The unprecedented banking packages announced by the EU in the past few days have put it up to the minister to inject huge amounts of cash into the Irish banks in return for equity.
At this stage, buying straight equity with taxpayers’ money would be the wrong thing to do. There are also calls for the Irish banks to merge as soon as possible; this too would be wrong.
Nationalising banks, despite the spin from London that everyone seems to have swallowed, is not smart.
There are many more creative ways of recapitalising banks and getting the best deal for taxpayers. Again, like the bank guarantee, Mr Lenihan, should look for an Irish solution to an Irish problem, rather than a cheap import from abroad.
It would be far smarter to lend money to the banks and charge them for it.
Most analysts say that Irish banks will probably need somewhere in the region of €10bn in new capital to cover the bad loans on their books and to begin to be able to lend again.

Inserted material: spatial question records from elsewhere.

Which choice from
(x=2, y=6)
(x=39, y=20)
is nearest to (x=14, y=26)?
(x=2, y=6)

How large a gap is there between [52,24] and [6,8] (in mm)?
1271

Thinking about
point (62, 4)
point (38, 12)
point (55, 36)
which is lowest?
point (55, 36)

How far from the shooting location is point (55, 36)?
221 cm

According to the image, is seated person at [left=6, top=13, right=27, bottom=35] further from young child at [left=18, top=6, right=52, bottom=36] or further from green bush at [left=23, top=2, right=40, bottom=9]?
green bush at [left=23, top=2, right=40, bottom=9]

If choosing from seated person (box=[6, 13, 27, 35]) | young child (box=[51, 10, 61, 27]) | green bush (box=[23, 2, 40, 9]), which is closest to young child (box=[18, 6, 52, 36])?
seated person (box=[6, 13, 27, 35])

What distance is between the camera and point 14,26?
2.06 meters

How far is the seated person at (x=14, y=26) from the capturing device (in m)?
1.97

We could use the pension reserve fund for this. There is around €18bn in the fund and if this isn’t a rainy day, I don’t know what is. But most importantly, we could get the economy moving again, recapitalise the banks and make money out of such a move.
The State could inject €10bn into the banking system and charge the banks 9pc for the cash for a five year period. They are not going to get cash anywhere else at the moment so they would go for this option. This would imply the State would get €900m every year in interest income from the banks to pay for future pensions.

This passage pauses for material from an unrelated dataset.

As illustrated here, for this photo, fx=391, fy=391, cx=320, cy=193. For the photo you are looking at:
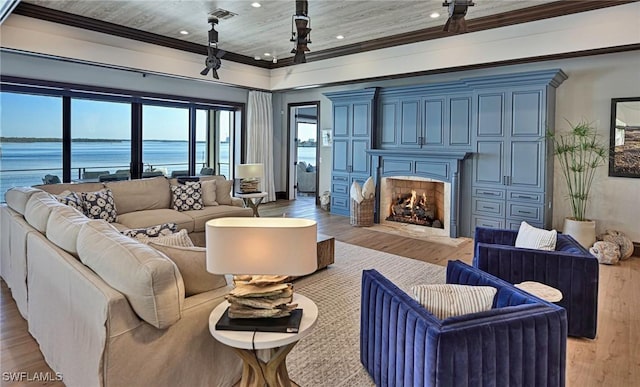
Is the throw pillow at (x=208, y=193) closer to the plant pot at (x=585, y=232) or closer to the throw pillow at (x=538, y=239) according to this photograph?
the throw pillow at (x=538, y=239)

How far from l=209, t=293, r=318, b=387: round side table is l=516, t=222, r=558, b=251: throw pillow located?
2.20 m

In addition, the State could negotiate a preferred share deal of 25pc of total bank equity, giving us, the taxpayers, huge upside.
The repayment schedule for the banks would be strict, so that if any bank failed to meet its payments to the Government, the State would take 70pc of the shares at a deeply discounted price.
In addition, the Government – as the most secure creditor of the banking system – could lay down terms, such as debarring Irish banks from lending abroad, limiting their exposure to property, forcing them to maintain a higher ratio of tier one capital and – most crucially in terms of democratic fairness – forcing the resignation of all the boards and senior management who got us into this mess in the first place.
The reason these individuals have to go is simple: to do otherwise would mean rewarding the guilty and by extension, punishing the innocent.